*Objective*. Set down exactly the lines from the one containing "What is closest" through the last line of the records below, both included, and nothing else.
>> BEGIN
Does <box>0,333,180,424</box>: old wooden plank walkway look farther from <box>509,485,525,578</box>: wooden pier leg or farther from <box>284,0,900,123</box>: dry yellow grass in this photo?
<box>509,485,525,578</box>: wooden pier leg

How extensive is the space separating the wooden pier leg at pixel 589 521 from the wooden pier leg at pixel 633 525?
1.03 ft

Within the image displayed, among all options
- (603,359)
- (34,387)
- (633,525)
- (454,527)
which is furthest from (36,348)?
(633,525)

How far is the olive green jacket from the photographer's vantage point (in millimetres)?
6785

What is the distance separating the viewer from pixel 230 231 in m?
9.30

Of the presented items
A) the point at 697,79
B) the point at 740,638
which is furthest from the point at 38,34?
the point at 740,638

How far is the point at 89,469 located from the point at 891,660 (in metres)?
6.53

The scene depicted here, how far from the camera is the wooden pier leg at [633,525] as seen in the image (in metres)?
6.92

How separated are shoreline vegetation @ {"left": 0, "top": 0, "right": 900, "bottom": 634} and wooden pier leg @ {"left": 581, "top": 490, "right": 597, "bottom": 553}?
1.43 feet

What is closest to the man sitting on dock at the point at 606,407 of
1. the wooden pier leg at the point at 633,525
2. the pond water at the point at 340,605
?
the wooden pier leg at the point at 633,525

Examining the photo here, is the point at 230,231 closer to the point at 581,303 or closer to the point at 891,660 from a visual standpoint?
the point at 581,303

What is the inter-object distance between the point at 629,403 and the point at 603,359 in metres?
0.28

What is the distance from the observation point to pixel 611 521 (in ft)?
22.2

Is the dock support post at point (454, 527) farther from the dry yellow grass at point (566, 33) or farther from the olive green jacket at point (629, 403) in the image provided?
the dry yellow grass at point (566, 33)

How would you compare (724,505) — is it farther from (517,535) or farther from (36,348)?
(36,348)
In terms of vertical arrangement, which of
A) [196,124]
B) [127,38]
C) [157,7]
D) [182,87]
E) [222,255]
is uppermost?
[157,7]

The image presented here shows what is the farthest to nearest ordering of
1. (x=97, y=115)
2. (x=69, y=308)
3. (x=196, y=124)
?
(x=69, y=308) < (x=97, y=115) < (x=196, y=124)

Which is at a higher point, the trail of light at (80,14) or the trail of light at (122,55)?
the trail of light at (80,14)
>> END
*Solution to this task*.
What is closest to the man sitting on dock at the point at 606,407 of
1. the wooden pier leg at the point at 633,525
2. the pond water at the point at 340,605
?
the wooden pier leg at the point at 633,525

Examining the photo here, is the point at 230,231 closer to the point at 581,303 or closer to the point at 891,660 from a visual standpoint?
the point at 581,303

What is the inter-object distance between the point at 629,403 and the point at 603,359 in metres?
0.28

What is the distance from the observation point to pixel 611 521 (in ft)?
22.2

Is the dock support post at point (454, 527) farther from the dry yellow grass at point (566, 33) or farther from the olive green jacket at point (629, 403) in the image provided?
the dry yellow grass at point (566, 33)

How would you compare (724,505) — is it farther from (517,535) or farther from (36,348)?
(36,348)
In terms of vertical arrangement, which of
A) [196,124]
B) [127,38]
C) [157,7]
D) [182,87]
E) [222,255]
is uppermost?
[157,7]

The image presented here shows what is the farthest to nearest ordering of
1. (x=97, y=115)
2. (x=69, y=308)
3. (x=196, y=124)
?
(x=69, y=308) < (x=97, y=115) < (x=196, y=124)

Which is at a higher point, the trail of light at (80,14) or the trail of light at (122,55)?
the trail of light at (80,14)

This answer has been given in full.